-------- Data for processing --------

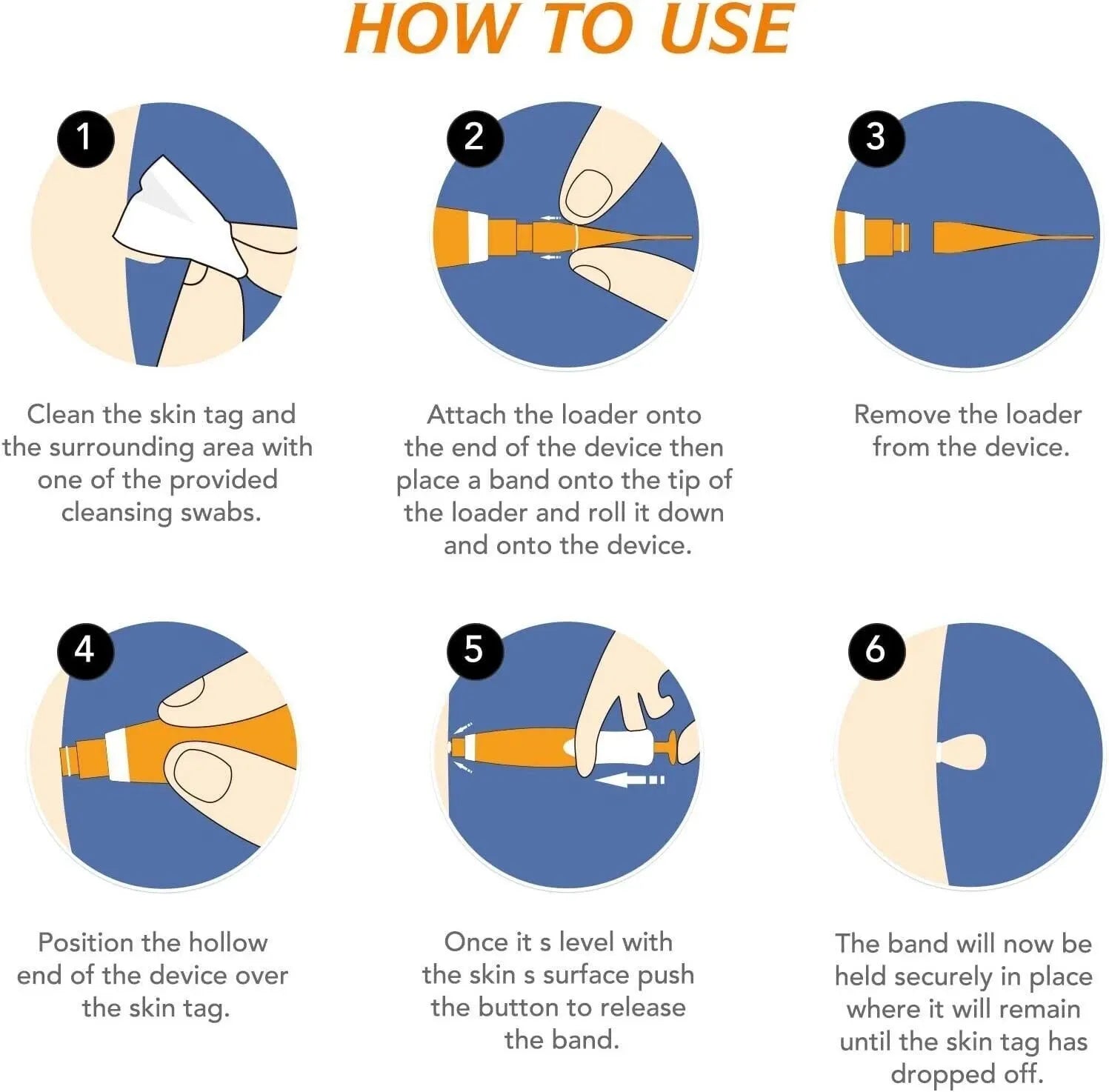 HOW TO USE

1

Clean the skin tag and the surrounding area with one of the provided cleansing swabs.

2

Attach the loader onto the end of the device then place a band onto the tip of the loader and roll it down and onto the device.

3

Remove the loader from the device.

4

Position the hollow end of the device over the skin tag.

5

Once it s level with the skin s surface push the button to release the band.

6

The band will now be held securely in place where it will remain until the skin tag has dropped off.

--------

Images in the records must not be repeated; everything else should be returned exactly.

■ Solved problem
 HOW TO USE

1

Clean the skin tag and the surrounding area with one of the provided cleansing swabs.

2

Attach the loader onto the end of the device then place a band onto the tip of the loader and roll it down and onto the device.

3

Remove the loader from the device.

4

Position the hollow end of the device over the skin tag.

5

Once it s level with the skin s surface push the button to release the band.

6

The band will now be held securely in place where it will remain until the skin tag has dropped off.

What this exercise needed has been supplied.